(Québec) François Legault s’est dit « choqué » par les images troublantes de l’arrestation de jeunes Noirs à Québec, mais n’entend pas demander pour l’instant une enquête externe sur les agissements des policiers.

« Ça m’a choqué de voir ça. Je veux savoir exactement ce qui est arrivé. Oui, on voit les photos, les images. Mais il faut avoir les deux versions. Mais je ne serai pas naïf, moi aussi, ça m’a choqué », a dit le premier ministre du Québec en marge de l’inauguration du Club Med de Charlevoix.

M. Legault a répété plusieurs fois son intention d’aller « au fond des choses » pour comprendre les circonstances entourant l’arrestation des deux adolescents à l’extérieur du bar Dagobert, tôt samedi matin.

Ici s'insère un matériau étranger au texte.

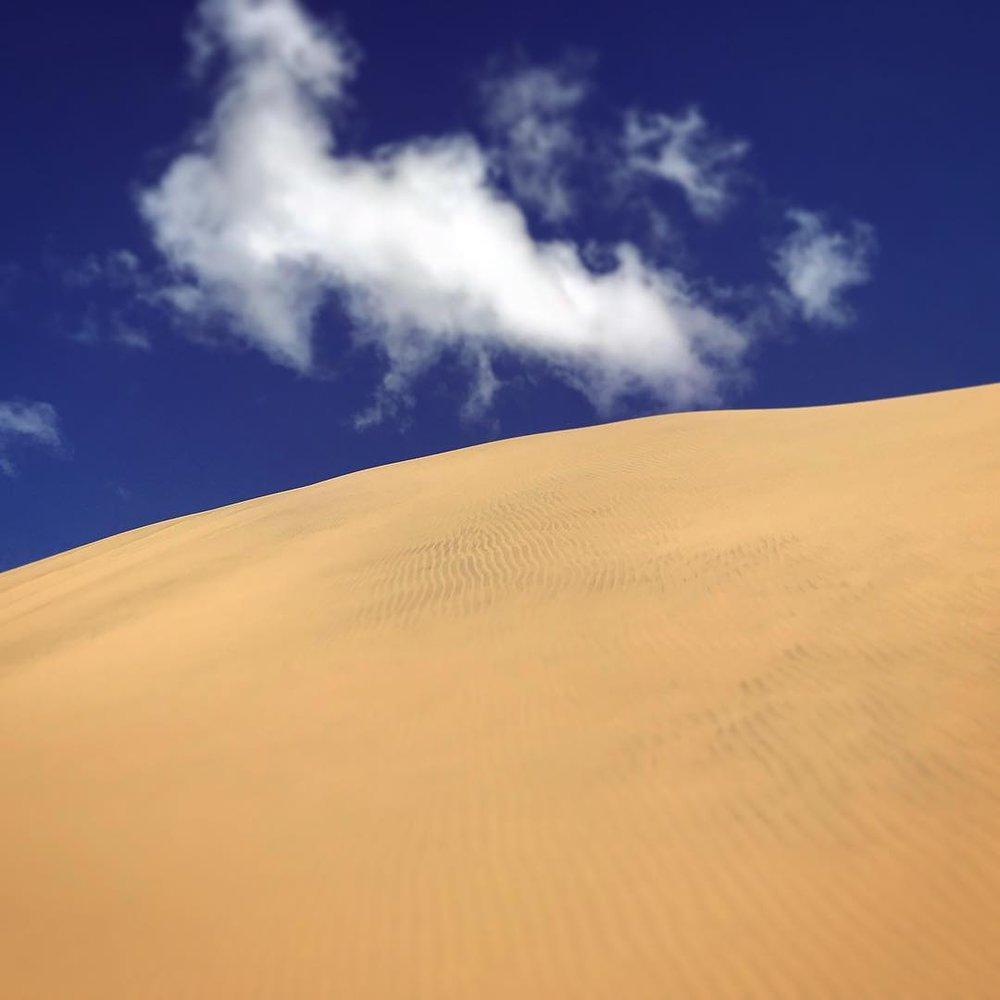New Zealand Sand Dunes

Mais le premier ministre n’a pas l’intention de demander tout de suite une enquête externe. Il veut laisser une chance au Service de police de la Ville de Québec (SPVQ) de faire la lumière sur les évènements. Le corps de police a ouvert une enquête interne et promet « des éclaircissements sur ce qui s’est passé ce soir-là ».

« Je pense qu’on peut, avec une enquête interne, aller au fond des choses, dit le premier ministre. Et si c’est nécessaire, je vais aller au fond des choses. Je veux être certain qu’on sache exactement ce qui est arrivé. »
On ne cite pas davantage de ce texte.